Example: $900,000 portfolio
Let’s take a simple example, start with a portfolio worth $900k. Dividing a this by 400 gives the initial monthly withdrawal of,
initial_monthly_withdrawal = $900000 / 400 = $2250/month
Piece of cake. It’s up to you if you actually save the full 3-years of that withdrawal amount into a safe place. I recommend you at least save 1 year’s worth, $27k in this example, in a safe account such as an interest-bearing savings. Or maybe you’d feel better putting the entire 3-year buffer, $81k, in savings, that’s fine too. It mostly depends on your risk tolerance.
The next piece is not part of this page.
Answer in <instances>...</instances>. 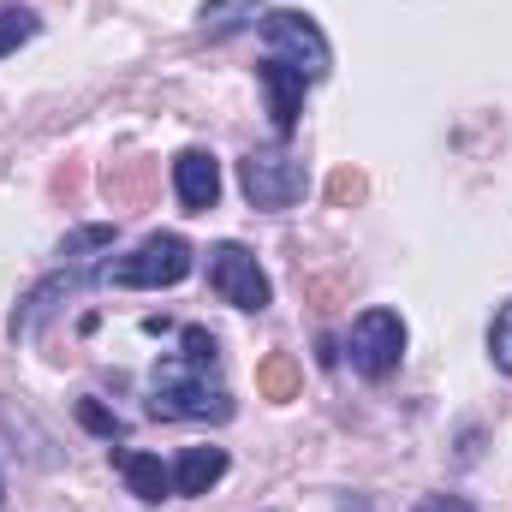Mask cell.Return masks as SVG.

Next, after one year, you re-evaluate the portfolio to decide whether to increase or decrease your withdrawal amount. Let’s say portfolio has had a good year, and is worth $990k at the end of the year. Your next year’s withdrawal rate is computed as,
next_monthly_withdrawal = ⅔ * 2250 + ⅓ * 990000 / 400 = 1500 + 825 = $2325/month
So even though the portfolio grew by 10%, you only increase the monthly withdrawal amount by 3.33% (because of the buffering). It works both way, if the market has a particularly bad year, it won’t kill your monthly withdrawal income.
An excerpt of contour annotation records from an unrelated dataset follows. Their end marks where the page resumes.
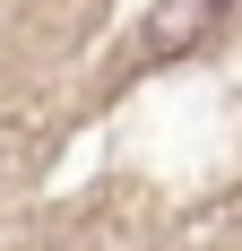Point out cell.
Returning <instances> with one entry per match:
<instances>
[{"label":"cell","mask_w":242,"mask_h":251,"mask_svg":"<svg viewBox=\"0 0 242 251\" xmlns=\"http://www.w3.org/2000/svg\"><path fill=\"white\" fill-rule=\"evenodd\" d=\"M225 18H234V0H156L139 18V61H182V52H199Z\"/></svg>","instance_id":"6da1fadb"}]
</instances>
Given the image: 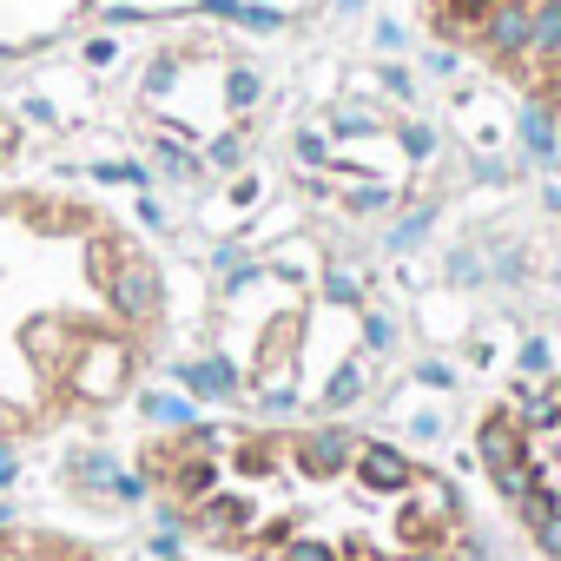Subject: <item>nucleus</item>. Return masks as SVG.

In every year after the first year, you just use the 2nd equation to determine the withdrawal amount for the following year. Over the long haul, with these equations, your withdrawal amount will hover around 3% of your total portfolio value2.
The General Version
If you prefer a little more control over the withdrawal rate and buffer size, then here’s the more general equations for this strategy:
initial_monthly_withdrawal = portfolio_value * withdrawal_rate / 12 next_monthly_withdrawal = (1-1/buffer_size) * current_withdrawal + (1/buffer_size) * portfolio_value * withdrawal_rate / 12
For example, if you prefer a more aggressive 4% withdrawal that is stabilized by a larger 5-year buffer then the withdrawal equations would simplify to,
initial_monthly_withdrawal = portfolio_value / 300 next_monthly_withdrawal = ⅘ * current_withdrawal + ⅕ * current_portfolio_value / 300
That’s all there is to implementing the Super-Simple Virtual-Buffer Withdrawal Strategy. If you want to see the math behind the strategy, refer to the overly-complex original article. The main takeaway from this strategy is that you only need to know two data points each year, (1) the current withdrawal amount and (2) the current portfolio value. With those two numbers, you can calculate the next year’s withdrawal amount in a way that is simple to compute but still buffers your retirement income against wild fluctuations in the market.